Now, in the constructive realm (which plays a role in the first person notion), 
categories provide good technic to build many models of applicative algebra. In 
my setting where self-reference plays an important role, Kripke semantics works 
for a good part, but other semantics are needed for the “proper” theological 
corona (G* minus G). 



> 
> About qualia, some time ago I imagined that maybe Godel sentences could 
> explain qualia, as Godel sentences depend on an axiomatic system and yet 
> cannot be proved from that system,


Nice. I exploit this methodically by distinguish G1 and G1*, and distinguishing 
Z1 and Z1* (the logic of bewesibar-and-consistent). Amazingly the “pure first 
person” is the same for G and G*: S4Grz1 = S4Grz1*.

The “1” is related to the modal axiom p -> []p, which limit p to the sigma_1 
sentences (the computable).



> similarly like qualia seem to depend on a neural system and yet cannot be 
> proved from it. But then I grew skeptical of this idea because it seemed to 
> me that numbers will always be just numbers, even if they are infinitely big, 
> and an infinitely big number may be beyond our grasp in a sense but it will 
> not somehow turn into red color, for example.
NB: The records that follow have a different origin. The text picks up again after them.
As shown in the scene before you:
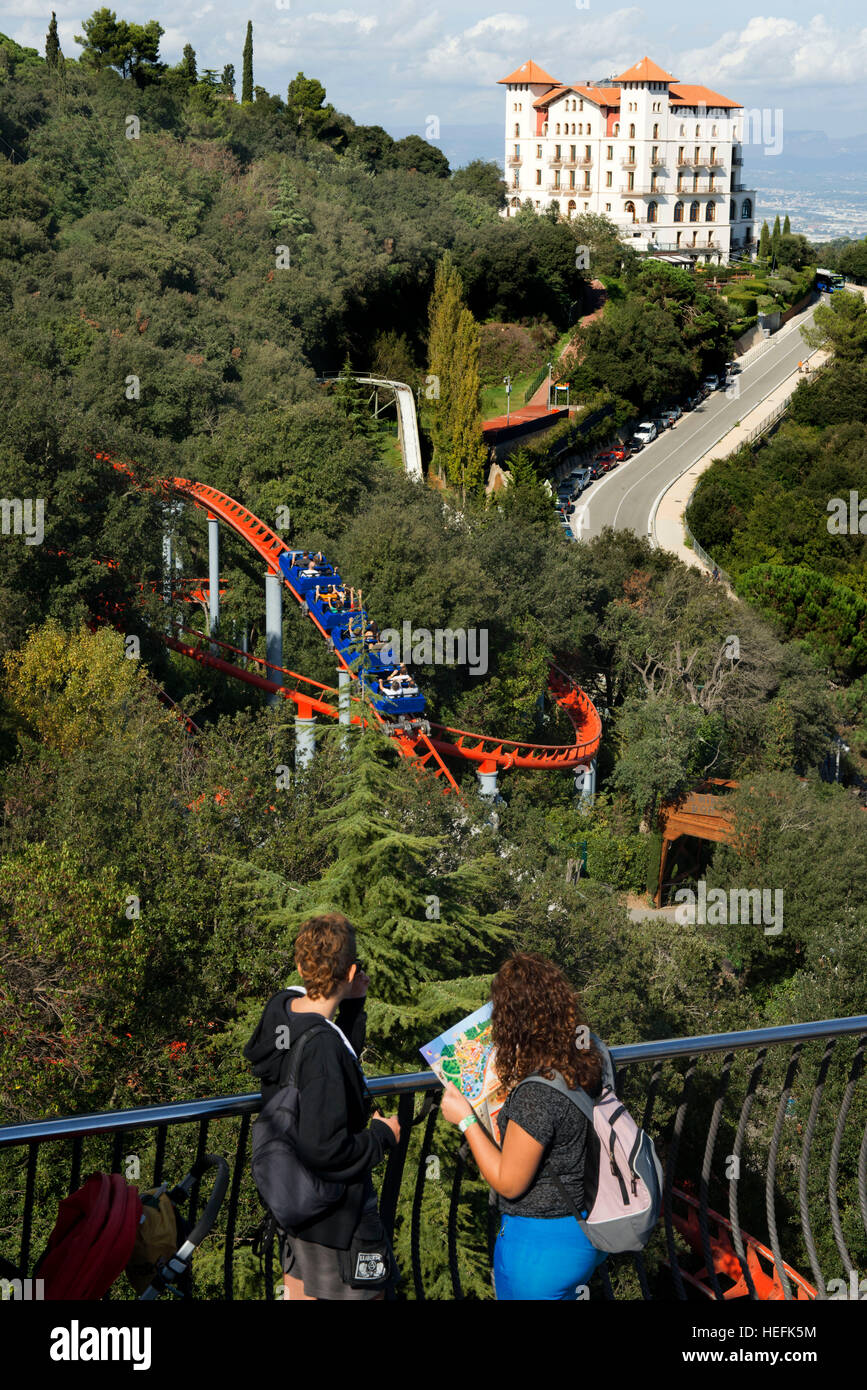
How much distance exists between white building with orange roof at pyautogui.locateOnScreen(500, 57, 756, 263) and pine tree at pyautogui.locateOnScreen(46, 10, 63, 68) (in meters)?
28.0

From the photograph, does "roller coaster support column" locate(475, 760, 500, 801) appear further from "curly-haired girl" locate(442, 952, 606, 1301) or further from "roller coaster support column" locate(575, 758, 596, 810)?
"curly-haired girl" locate(442, 952, 606, 1301)

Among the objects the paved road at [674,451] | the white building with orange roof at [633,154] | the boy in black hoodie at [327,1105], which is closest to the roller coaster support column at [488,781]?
the paved road at [674,451]

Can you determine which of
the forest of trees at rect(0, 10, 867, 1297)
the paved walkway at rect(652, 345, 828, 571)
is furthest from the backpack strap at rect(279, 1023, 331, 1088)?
the paved walkway at rect(652, 345, 828, 571)

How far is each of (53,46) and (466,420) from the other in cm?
2967

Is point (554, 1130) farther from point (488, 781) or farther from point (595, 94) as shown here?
point (595, 94)

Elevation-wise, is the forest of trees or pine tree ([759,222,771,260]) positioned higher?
pine tree ([759,222,771,260])

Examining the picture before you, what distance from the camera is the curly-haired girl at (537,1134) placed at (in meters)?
3.12

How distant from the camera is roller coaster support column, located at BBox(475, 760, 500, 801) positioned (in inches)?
945

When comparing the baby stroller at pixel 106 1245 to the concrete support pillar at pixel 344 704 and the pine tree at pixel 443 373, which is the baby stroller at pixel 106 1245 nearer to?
the concrete support pillar at pixel 344 704

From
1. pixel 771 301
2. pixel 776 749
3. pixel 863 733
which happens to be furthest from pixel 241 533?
pixel 771 301

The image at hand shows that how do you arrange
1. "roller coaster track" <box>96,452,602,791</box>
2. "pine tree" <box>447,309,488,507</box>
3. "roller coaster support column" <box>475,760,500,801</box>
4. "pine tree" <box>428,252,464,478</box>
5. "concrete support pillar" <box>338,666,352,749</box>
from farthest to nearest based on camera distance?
"pine tree" <box>428,252,464,478</box>, "pine tree" <box>447,309,488,507</box>, "roller coaster support column" <box>475,760,500,801</box>, "roller coaster track" <box>96,452,602,791</box>, "concrete support pillar" <box>338,666,352,749</box>

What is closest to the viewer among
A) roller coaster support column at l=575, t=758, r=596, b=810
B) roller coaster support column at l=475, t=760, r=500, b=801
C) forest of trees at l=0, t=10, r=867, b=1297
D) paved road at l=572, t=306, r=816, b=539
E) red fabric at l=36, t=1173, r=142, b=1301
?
red fabric at l=36, t=1173, r=142, b=1301

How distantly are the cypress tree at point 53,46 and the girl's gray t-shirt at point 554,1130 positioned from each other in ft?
202

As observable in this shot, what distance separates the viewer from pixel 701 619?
106ft
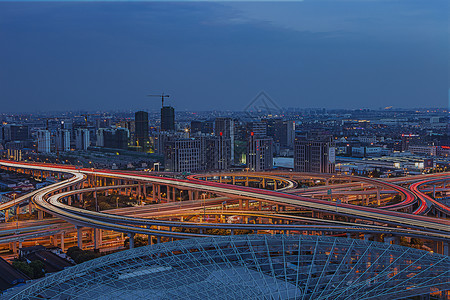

With mechanism, “seeing red” result from small, but subtle relation between 
numbers, but the qualia is related to the infinite histories going through our 
state (it is somehow like an infinite of sigma_1 sentences, equivalent from a 
lint of view).





> Gradually I started to lean to the idea that numbers and mathematics in 
> general are about the relation of similarity; that mathematics basically says 
> that something is similar to something else but never says what that 
> "something" is.

Yes. We don’t need to say that something is, nor that it exists, except that we 
have to assume some relation to start the conversation. The beauty is that we 
don’t need to assume more than K and S and their laws to get the arithmetical 
“Indra net” of all universal being, including the infinite one (as seen from 
inside).



> So now it seems more plausible to me that qualia are those "somethings" that 
> stand in similarity relations. Russellian monism is a similar explanation of 
> qualia.


I think that this is coherent with mechanism, once we get that incompleteness 
makes the machine looking at itself in many different modes (truth, proof, 
experience, observation, sensations).